Iridescent Glossy-black Is Coupled With A Finely Streaked Chest. He Tops His Unique Look Off With A Highly Distinctive Face Pattern And Vivid Red Cap – Meet The Acorn Woodpecker!
The acorn woodpecker (Melanerpes formicivorus) has a brownish-black head, back, wings and tail. He also has a white forehead, throat, belly, and rump. He tops his look off by wearing a bright red cap that starts on his forehead. But it is his white neck, throat, and forehead which are the main identifiers. His eyes are white, and there is a small patch of green feathers on his back. These birds have a call that almost sounds like human laughter.
Females of this species have a black area between the forehead and the cap.
The acorn woodpecker is a resident bird in the foothills of Oregon, California, and the southwestern United States, south through Central America to Colombia.
This species may occur at low elevations in the north of its range, but rarely below 1,000 m (3,300 ft) in Central America.
These birds prefer habitats with areas with oaks in the coastal areas and foothills of mainly in Oregon and California.
Acorn woodpeckers, as their name implies, depend heavily on acorns for food. Acorns are such an important resource to the California populations that acorn woodpeckers may nest in the fall to take advantage of the fall acorn crop, a rare behavior in birds. Acorn woodpeckers also feed on insects, sap, and fruit. They can be seen sallying from tree limbs to catch insects, eating fruit and seeds, and drilling holes to drink the sap.
Field studies have shown that Acorn Woodpeckers breeding groups range from monogamous pairs to breeding collectives, sometimes called “coalitions”. Cooperative breeding is a relatively rare evolutionary trait that is thought to occur in only nine percent of bird species. Cooperative breeding occurs in two ways: coalitions and family groups.

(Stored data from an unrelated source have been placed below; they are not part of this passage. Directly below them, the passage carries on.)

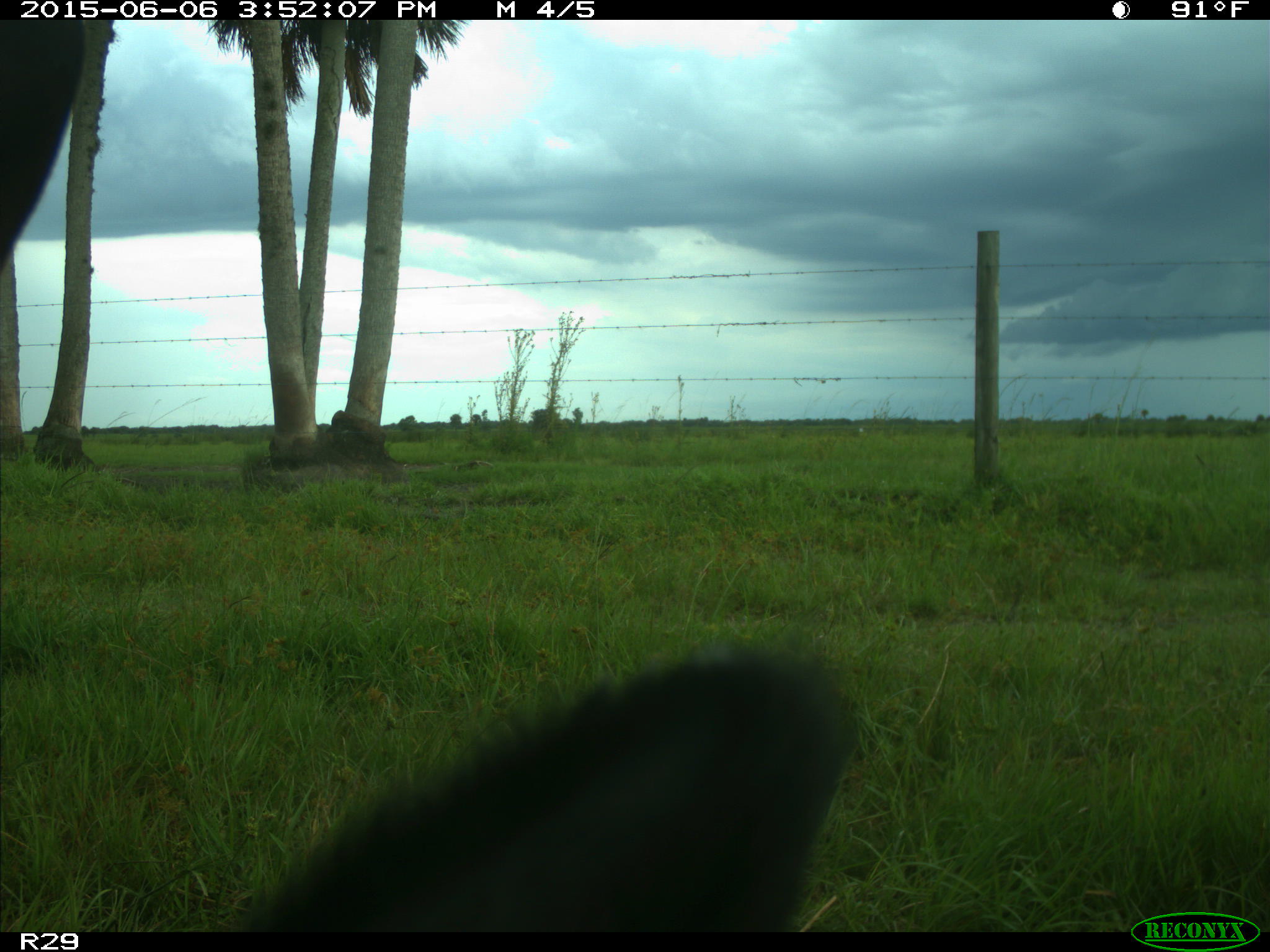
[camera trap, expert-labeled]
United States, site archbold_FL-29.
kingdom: Animalia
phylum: Chordata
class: Mammalia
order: Artiodactyla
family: Bovidae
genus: Bos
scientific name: Bos taurus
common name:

Adult offspring often stay in their parents’ nests and help raise the next generation of woodpeckers. Breeding coalitions consist of up to seven co-breeding males and up to three joint-nesting females. However, most nests are made up of only three males and two females. Nesting groups can also contain up to ten offspring helpers. These breeding coalitions are typically closely related. The males are often brothers, and the females are usually sisters. Inbreeding is rare, however, meaning that co-breeders of the opposite sex are almost never related. In groups with more than one breeding female, the females put their eggs into a single nest cavity. A female usually destroys any eggs in the nest before she starts to lay. Once all the females start to lay, they stop removing eggs. Young from a single brood have been found with multiple paternity.
Just as are most species today, the Acorn Woodpeckers are threatened by habitat loss and degradation.